Vatican newspaper: Condoms increase AIDS risk

VATICAN CITY -- An article in the Vatican newspaper said that, on a practical level, condom campaigns increase the possibility of AIDS infection by promoting a false sense of security.

On a moral level, the article said, condom use by married couples goes against the church's teaching about responsible procreation because it "deforms" the conjugal act.

The article was written by Father Juan Perez-Soba, a moral theologian who teaches in Rome at the John Paul II Institute for Studies on Marriage and the Family. It appeared in L'Osservatore Romano May 24, three days before the start of a major Vatican conference that was expected to clarify church teaching on AIDS.

Father Perez-Soba said that although use of a condom may have some effectiveness against HIV/AIDS contagion in single acts, it cannot guarantee safety -- especially throughout the sexual life of a couple. It is wrong, therefore, to say that condom use can prevent infection, he said.

"The numerous campaigns that invite people to use the condom indiscriminately have instead demonstrated the contrary: By feeding the false belief that there is no danger, they have increased the possibility of infection," he said.

"To present the condom as a solution to the problem is a grave error; to choose it simply as a habitual practice is to show a lack of responsibility in regard to the other person," he said.

Turning to moral aspects, Father Perez-Soba said condom use clearly violates the church's vision of conjugal love as presented in the 1968 encyclical "Humanae Vitae."

"A sexual act carried out with a condom cannot be considered a fully conjugal act" because it deprives the act of its unitive sense and procreative sense, he said.

"An act is not truly unitive when it intentionally impedes the communication of the sperm and excludes the possibility of its reception in the mutual gift of the bodies of the spouses," he said.

Father Perez-Soba said this was a "general ethical judgment" about condom use by married couples, "without entering into the prudential consideration about the risk of infection."

He went on to suggest, however, that for a married couple in which one spouse is infected with HIV, sexual abstinence is the proper response.

"Faced with the insuperable possibility of infection, they can agree to adopt the decision to abstain from having sexual relations for reasons of health, as happens with other pathologies," he said.

He said the church teaches that a couple's marriage promise brings with it the commitment to respond to difficult situations "with generosity." In such difficult situations, he said, a couple needs to "find the necessary strength to live the truth of their vocation, trusting in the grace of God and seeking the accompaniment of the church, which assists them on their path."

The question of condom use by married couples to prevent AIDS has been quietly debated for years by Vatican officials, theologians and pastors. Some bishops and cardinals have argued that a married couple in which one spouse has AIDS may reasonably be expected to use condoms to prevent transmission of the deadly disease.

Others, citing "Humanae Vitae," have said the church can never approve a practice that goes against the understanding of the conjugal act in marriage as a complete form of self-giving that is open to life.

■ SUPPLIED MATERIAL ■
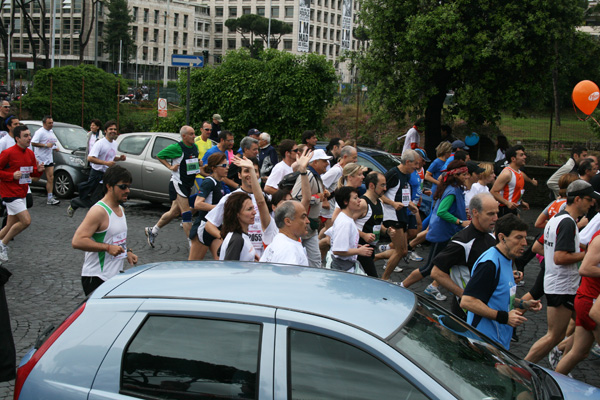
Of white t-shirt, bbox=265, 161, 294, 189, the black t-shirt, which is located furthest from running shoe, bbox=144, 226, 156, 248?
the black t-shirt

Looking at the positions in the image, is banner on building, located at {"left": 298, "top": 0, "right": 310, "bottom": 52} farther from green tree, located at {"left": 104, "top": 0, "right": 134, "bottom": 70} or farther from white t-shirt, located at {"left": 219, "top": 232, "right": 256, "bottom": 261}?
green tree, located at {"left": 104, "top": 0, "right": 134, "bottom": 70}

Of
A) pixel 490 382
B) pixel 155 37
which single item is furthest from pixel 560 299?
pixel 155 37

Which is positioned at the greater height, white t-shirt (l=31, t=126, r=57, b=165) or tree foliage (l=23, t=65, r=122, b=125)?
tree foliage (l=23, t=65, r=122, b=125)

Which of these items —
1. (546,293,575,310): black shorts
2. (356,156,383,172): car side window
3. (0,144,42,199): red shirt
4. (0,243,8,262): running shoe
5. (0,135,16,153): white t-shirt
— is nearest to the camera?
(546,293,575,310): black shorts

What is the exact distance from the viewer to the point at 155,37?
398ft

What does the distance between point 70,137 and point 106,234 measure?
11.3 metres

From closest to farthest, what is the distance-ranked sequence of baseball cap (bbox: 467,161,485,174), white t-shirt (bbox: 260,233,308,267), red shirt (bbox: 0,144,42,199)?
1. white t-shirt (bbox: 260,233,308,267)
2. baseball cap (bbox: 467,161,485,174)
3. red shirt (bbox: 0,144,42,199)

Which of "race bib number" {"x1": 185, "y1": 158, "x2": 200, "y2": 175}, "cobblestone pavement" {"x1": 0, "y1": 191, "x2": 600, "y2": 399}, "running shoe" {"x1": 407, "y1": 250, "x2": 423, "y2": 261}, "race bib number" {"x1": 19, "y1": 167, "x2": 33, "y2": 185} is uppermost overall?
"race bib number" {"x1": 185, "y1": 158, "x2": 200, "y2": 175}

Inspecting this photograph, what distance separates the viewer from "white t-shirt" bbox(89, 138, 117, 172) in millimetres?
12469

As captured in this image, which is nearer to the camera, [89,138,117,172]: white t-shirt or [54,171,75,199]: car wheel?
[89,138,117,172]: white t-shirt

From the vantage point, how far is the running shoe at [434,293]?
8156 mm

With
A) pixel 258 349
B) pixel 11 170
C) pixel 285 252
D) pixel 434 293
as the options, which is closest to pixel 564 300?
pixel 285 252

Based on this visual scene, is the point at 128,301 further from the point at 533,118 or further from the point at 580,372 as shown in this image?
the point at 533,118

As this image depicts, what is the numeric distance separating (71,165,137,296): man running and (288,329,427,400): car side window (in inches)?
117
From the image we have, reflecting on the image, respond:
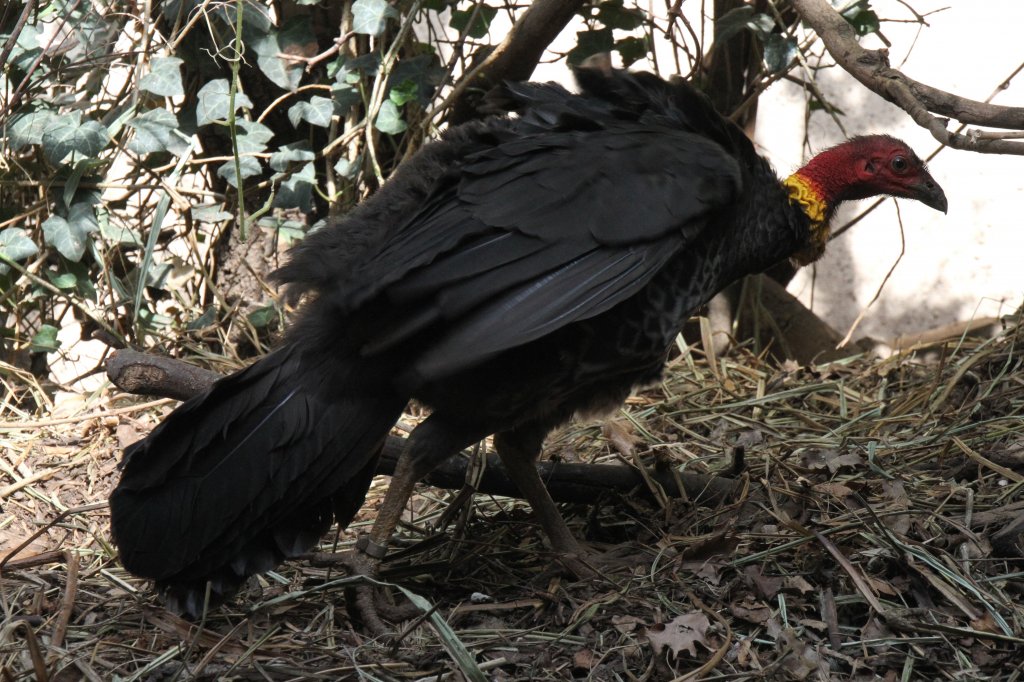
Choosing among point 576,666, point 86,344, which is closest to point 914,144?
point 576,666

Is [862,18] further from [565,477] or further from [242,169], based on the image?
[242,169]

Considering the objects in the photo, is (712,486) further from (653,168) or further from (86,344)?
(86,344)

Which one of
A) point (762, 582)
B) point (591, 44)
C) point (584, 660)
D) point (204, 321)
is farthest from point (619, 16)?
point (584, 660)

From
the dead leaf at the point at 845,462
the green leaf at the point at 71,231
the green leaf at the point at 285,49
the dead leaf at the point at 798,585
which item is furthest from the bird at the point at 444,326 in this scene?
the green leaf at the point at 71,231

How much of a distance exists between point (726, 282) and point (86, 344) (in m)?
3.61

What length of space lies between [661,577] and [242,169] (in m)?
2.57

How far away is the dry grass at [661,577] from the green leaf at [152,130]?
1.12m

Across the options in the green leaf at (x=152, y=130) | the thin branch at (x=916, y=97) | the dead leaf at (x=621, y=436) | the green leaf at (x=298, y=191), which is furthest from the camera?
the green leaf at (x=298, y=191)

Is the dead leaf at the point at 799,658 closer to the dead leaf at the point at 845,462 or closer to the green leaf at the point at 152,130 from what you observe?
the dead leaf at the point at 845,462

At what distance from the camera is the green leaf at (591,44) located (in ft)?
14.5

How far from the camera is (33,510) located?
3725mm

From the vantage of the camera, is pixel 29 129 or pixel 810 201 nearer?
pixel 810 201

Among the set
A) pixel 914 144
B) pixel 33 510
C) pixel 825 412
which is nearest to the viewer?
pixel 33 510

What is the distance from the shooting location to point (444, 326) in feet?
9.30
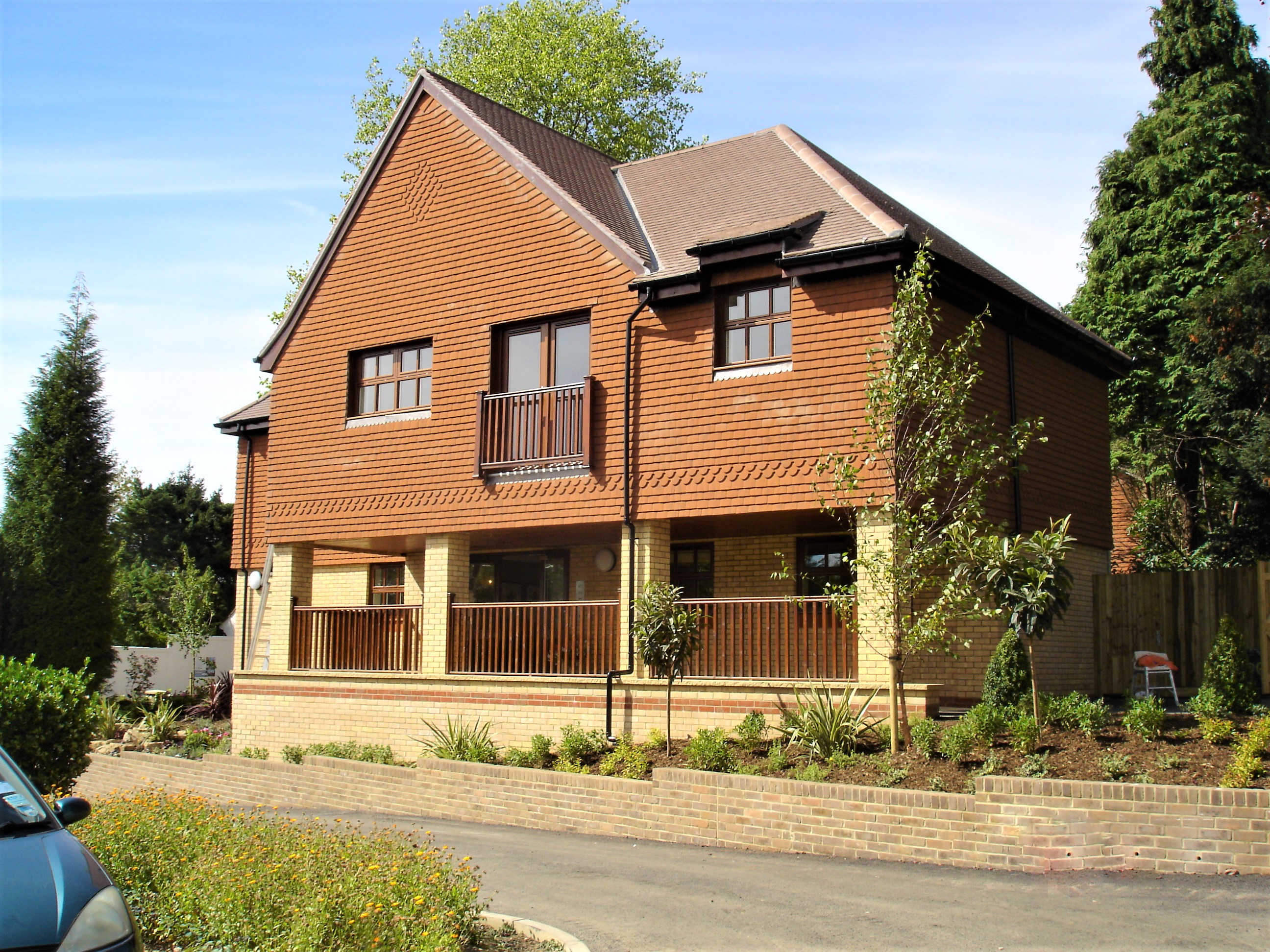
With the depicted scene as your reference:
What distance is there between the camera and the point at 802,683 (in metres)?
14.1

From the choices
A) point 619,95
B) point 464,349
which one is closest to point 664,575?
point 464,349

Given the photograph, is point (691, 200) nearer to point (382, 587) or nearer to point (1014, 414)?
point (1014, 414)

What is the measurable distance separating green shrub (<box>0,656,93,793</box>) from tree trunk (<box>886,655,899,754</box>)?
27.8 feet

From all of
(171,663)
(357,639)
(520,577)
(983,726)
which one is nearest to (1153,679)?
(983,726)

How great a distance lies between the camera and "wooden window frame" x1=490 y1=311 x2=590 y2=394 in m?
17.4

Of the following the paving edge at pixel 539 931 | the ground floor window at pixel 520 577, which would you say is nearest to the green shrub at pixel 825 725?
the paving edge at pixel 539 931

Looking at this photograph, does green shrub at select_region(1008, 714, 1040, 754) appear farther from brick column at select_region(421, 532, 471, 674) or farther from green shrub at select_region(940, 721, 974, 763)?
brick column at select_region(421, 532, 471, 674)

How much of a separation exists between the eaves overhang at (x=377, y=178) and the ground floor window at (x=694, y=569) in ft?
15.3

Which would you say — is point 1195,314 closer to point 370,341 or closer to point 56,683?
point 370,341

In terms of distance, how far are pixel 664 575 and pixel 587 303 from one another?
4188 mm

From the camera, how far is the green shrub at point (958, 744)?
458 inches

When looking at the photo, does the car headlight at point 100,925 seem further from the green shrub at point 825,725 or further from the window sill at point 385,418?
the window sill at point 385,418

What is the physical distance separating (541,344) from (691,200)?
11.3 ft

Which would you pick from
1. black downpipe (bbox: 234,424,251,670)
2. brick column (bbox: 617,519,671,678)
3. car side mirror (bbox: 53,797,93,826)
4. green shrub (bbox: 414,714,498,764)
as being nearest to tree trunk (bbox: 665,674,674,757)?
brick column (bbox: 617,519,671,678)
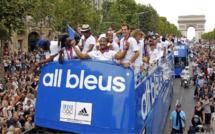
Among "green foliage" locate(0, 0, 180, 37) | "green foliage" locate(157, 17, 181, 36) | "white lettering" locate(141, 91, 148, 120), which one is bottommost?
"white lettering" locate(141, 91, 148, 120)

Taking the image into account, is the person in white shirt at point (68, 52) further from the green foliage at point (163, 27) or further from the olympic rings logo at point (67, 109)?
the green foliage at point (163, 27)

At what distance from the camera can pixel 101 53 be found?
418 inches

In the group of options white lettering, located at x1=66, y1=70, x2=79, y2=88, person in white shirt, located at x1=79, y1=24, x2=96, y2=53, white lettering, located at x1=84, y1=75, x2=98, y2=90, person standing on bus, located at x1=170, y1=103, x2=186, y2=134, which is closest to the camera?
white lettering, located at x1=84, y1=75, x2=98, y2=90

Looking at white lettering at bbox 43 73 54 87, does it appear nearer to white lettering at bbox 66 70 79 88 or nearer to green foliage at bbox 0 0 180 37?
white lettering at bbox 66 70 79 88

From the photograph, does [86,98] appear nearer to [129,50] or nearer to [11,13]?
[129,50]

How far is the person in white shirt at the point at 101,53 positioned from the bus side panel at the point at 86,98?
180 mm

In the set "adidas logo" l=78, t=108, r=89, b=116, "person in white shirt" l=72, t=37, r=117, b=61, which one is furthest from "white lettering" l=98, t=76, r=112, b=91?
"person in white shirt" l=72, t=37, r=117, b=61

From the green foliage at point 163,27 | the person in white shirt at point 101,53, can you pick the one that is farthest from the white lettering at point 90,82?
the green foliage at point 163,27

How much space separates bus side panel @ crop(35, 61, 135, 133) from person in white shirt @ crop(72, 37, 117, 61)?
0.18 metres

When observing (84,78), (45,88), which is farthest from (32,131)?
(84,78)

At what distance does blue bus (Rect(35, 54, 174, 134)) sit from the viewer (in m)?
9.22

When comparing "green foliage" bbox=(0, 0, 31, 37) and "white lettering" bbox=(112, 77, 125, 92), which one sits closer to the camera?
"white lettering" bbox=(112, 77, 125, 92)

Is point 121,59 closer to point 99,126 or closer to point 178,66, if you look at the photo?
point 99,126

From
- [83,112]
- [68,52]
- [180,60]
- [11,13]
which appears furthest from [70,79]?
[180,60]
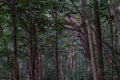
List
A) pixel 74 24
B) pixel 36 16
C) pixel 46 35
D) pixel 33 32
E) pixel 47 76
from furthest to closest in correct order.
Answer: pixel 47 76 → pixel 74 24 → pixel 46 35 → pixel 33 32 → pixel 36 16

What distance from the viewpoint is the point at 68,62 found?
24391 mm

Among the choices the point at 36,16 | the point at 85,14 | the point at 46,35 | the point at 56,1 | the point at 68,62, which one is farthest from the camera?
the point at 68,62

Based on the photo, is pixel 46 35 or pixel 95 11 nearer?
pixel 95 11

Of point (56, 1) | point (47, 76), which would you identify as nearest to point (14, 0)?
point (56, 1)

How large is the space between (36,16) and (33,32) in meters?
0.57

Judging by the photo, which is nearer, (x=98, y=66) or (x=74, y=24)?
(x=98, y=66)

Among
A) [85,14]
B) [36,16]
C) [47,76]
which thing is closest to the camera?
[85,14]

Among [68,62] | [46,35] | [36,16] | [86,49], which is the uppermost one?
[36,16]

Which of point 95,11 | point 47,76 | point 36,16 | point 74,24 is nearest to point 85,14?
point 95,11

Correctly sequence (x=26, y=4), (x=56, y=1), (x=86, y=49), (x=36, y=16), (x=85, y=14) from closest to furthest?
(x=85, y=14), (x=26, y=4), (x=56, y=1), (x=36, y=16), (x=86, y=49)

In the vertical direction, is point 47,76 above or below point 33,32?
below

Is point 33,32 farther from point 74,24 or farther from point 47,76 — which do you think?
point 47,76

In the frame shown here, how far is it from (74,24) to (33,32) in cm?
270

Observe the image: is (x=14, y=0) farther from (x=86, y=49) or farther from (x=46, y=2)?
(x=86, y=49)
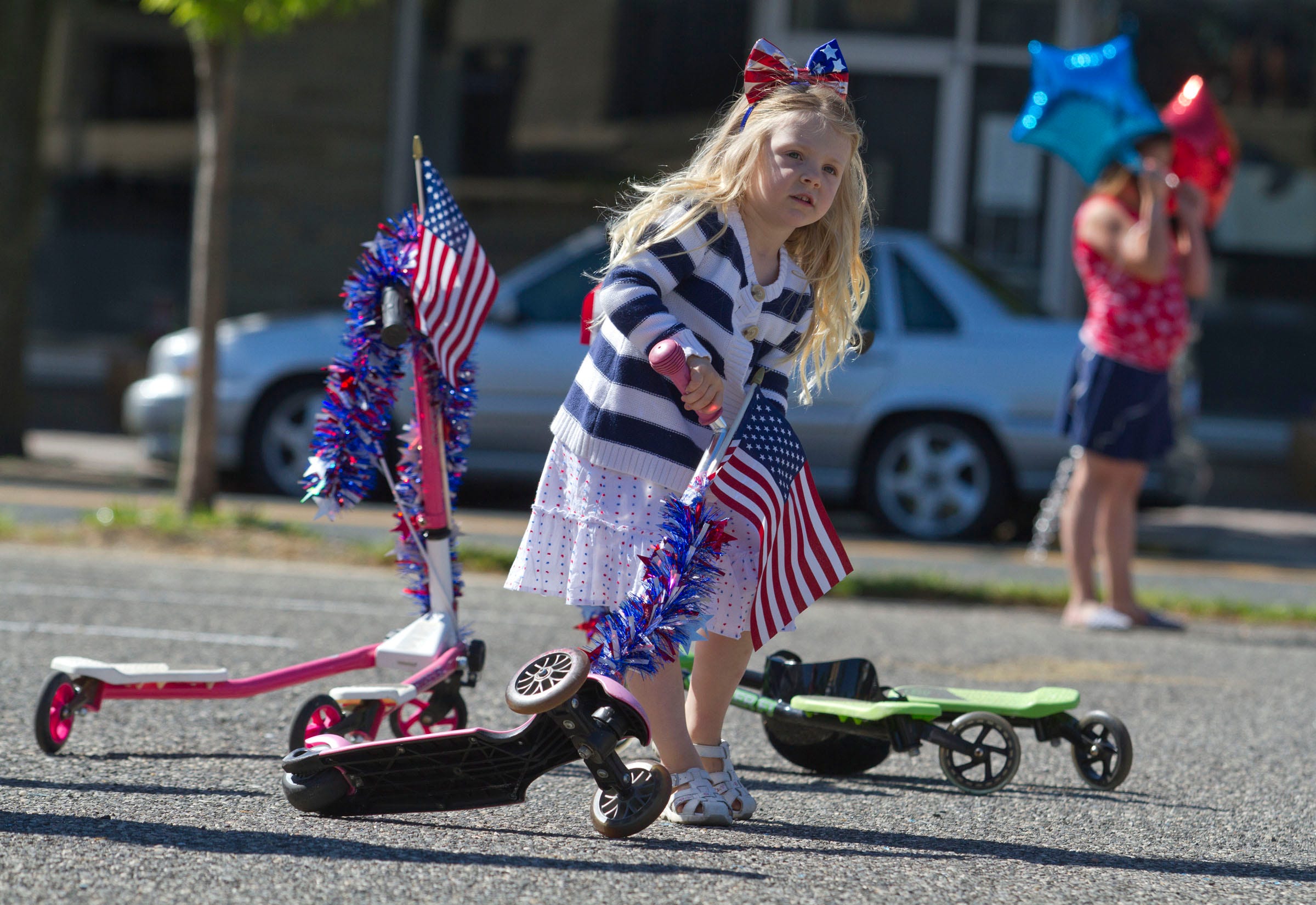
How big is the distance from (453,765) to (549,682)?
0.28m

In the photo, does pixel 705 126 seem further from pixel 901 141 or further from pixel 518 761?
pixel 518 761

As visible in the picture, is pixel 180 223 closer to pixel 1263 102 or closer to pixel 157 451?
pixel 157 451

■ EXERCISE BRIEF ■
Reproduce the part of the article on condom use and AIDS from "He said the" up to and including "the deadly disease.". The lines above are separate material, unrelated to the article on condom use and AIDS.

■ SOLUTION TO THE EXERCISE ■
He said the church teaches that a couple's marriage promise brings with it the commitment to respond to difficult situations "with generosity." In such difficult situations, he said, a couple needs to "find the necessary strength to live the truth of their vocation, trusting in the grace of God and seeking the accompaniment of the church, which assists them on their path."

The question of condom use by married couples to prevent AIDS has been quietly debated for years by Vatican officials, theologians and pastors. Some bishops and cardinals have argued that a married couple in which one spouse has AIDS may reasonably be expected to use condoms to prevent transmission of the deadly disease.